**DOCUMENT SEGMENT**

Tuesday, October 9, 2007

Boydston Family Homestead

The coolest thing today! I decided to drop by the Historical Museum (how many of you do that on your day off?) and do a little digging into Slaughterville. I was just getting ready to walk out after spending about an hour digging through pictures, when one of the librarians asked me if I needed some help. I asked her if there was any records on the land run.

Yep! So, after digging through a few books, and reeling and spinning through some microfilm, here is what I come up with:

Here is my information

This information is out of the Homestead records at the history museum in OKC.
William Boydston Township 7 North, Range No. 1 West, Section 22
NE Corner
160 acres
Date of Sale: Feb, 22 1890
Reciept Number 6577
File No. 1877 October 5 1893 or 1895
(It looks like 1893, but the lady at the historical museum said it was probably 1895 because you had to wait 5 years to get or prove your patent.



William B. Boydston Township 9 North, Range 2 West, Section 11


John Boydston Township 7 North, Range 1 West, Section 4
160 acres SW
Date of Sale July 22, 1889
Number of Reciept 3983
File No. 2205 March 24, 1896


This info is from the Cleveland County Court House
William Boydston Trustee of Willow View Cemetery, which is 1 acre out of the center of his homestead.

James Shockley F. Owned property Township 7 North, Range No. 1 West, Section 22 (NORTHWEST--SW AND SE Corner.)



Here is a little farm house on the north side of the 160 acres. I'm not suggesting that it is where the old homestead was, but it is possible that it is the site of the actual old farm place.


Barns out buildings of the little farm



This is the Google Earth view of the full 160 acres. The north side is Bryant road and the East side is 108th street. Willow View Cemetery is in the center on 108th street.



It may be hard to see with this, but the old homestead is just a little over 2 miles, east, up Bryant road from our house. The Slaughterville place is only a mile North.

[Records from a spatial question set]
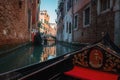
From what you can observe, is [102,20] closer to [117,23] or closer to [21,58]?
[117,23]

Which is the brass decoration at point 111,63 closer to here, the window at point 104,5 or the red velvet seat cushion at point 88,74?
the red velvet seat cushion at point 88,74

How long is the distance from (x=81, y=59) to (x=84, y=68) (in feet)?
0.42

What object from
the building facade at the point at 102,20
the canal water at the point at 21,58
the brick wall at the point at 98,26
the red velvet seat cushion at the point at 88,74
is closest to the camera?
the red velvet seat cushion at the point at 88,74

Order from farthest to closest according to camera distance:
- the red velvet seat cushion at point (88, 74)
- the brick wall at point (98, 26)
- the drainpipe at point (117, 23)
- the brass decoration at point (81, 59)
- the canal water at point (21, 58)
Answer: the brick wall at point (98, 26), the drainpipe at point (117, 23), the canal water at point (21, 58), the brass decoration at point (81, 59), the red velvet seat cushion at point (88, 74)

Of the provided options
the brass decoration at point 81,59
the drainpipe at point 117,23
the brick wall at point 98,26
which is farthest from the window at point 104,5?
the brass decoration at point 81,59

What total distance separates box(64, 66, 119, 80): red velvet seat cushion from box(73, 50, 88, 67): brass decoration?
0.22 feet

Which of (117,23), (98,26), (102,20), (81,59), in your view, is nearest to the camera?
(81,59)

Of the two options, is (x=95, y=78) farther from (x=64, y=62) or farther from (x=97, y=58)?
(x=64, y=62)

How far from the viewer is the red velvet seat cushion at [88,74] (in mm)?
2717

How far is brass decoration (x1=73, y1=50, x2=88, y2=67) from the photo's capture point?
9.81ft

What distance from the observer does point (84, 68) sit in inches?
118

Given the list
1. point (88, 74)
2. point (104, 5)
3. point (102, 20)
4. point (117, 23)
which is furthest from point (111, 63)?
point (104, 5)

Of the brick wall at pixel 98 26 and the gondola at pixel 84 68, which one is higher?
the brick wall at pixel 98 26

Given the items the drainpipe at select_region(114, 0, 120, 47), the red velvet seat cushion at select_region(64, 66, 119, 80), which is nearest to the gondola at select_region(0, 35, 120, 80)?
the red velvet seat cushion at select_region(64, 66, 119, 80)
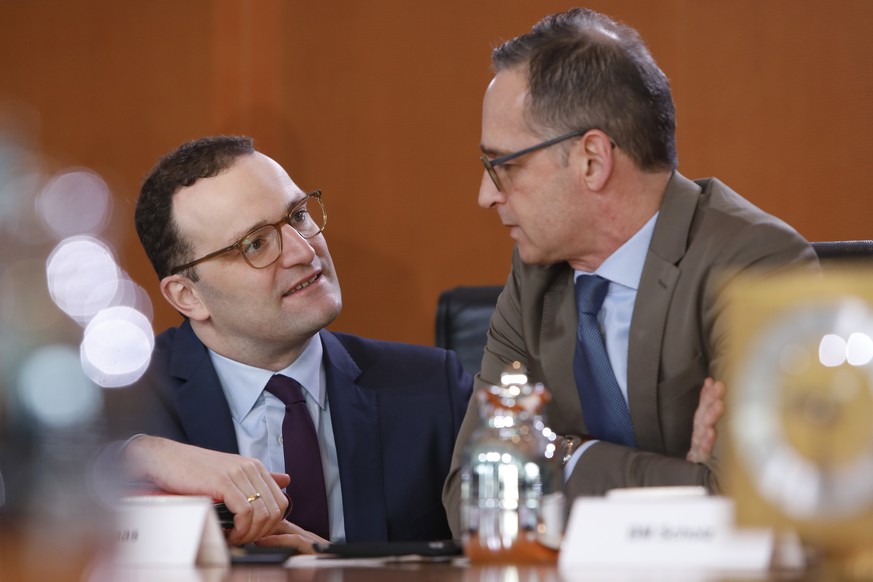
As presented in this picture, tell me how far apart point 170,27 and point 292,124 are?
54cm

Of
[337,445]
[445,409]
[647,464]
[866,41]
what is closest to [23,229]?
[647,464]

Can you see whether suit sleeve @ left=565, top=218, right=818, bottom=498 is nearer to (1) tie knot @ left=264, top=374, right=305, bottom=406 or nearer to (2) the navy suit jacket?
(2) the navy suit jacket

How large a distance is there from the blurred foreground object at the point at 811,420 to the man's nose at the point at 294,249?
1.41 m

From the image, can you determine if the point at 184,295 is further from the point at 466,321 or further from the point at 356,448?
the point at 466,321

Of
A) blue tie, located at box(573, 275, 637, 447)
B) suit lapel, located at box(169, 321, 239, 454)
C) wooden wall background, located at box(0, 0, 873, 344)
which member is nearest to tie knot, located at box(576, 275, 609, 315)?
blue tie, located at box(573, 275, 637, 447)

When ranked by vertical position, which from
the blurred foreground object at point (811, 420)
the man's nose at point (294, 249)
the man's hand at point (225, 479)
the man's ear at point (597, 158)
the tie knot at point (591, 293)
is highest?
the man's ear at point (597, 158)

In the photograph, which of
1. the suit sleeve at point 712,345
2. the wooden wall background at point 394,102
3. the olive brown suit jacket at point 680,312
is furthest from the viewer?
the wooden wall background at point 394,102

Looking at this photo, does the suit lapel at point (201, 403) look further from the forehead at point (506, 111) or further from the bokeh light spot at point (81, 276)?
the forehead at point (506, 111)

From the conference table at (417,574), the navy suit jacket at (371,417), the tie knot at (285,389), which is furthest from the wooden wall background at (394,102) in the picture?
the conference table at (417,574)

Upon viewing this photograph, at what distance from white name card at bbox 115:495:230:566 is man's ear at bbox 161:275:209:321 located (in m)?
1.12

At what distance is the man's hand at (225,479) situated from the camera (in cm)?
166

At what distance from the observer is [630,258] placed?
74.6 inches

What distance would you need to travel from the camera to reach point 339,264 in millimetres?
3330

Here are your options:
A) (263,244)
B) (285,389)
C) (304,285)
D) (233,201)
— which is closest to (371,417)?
(285,389)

**PROBLEMS AND TASKS**
**1)** According to the homestead post, what date of sale is recorded for William Boydston's land in Section 22?
**2)** Summarize the homestead post in two sentences.
**3)** Retype the part of the homestead post that opens with the words containing "The coolest thing" and closes with "prove your patent.".

**SOLUTIONS FOR EACH TASK**
**1)** Feb 22, 1890.

**2)** With a librarian's help at the Historical Museum, the writer found homestead records for Boydston family land, including townships, sections, acreage, sale dates, and receipt and file numbers. Courthouse records show that William Boydston was trustee of Willow View Cemetery, one acre from the center of his homestead, and the post describes a farm house, barns, and a Google Earth view of the 160 acres, which lie a little over 2 miles east of the writer's house.

**3)**
The coolest thing today! I decided to drop by the Historical Museum (how many of you do that on your day off?) and do a little digging into Slaughterville. I was just getting ready to walk out after spending about an hour digging through pictures, when one of the librarians asked me if I needed some help. I asked her if there was any records on the land run.

Yep! So, after digging through a few books, and reeling and spinning through some microfilm, here is what I come up with:

Here is my information

This information is out of the Homestead records at the history museum in OKC.
William Boydston Township 7 North, Range No. 1 West, Section 22
NE Corner
160 acres
Date of Sale: Feb, 22 1890
Reciept Number 6577
File No. 1877 October 5 1893 or 1895
(It looks like 1893, but the lady at the historical museum said it was probably 1895 because you had to wait 5 years to get or prove your patent.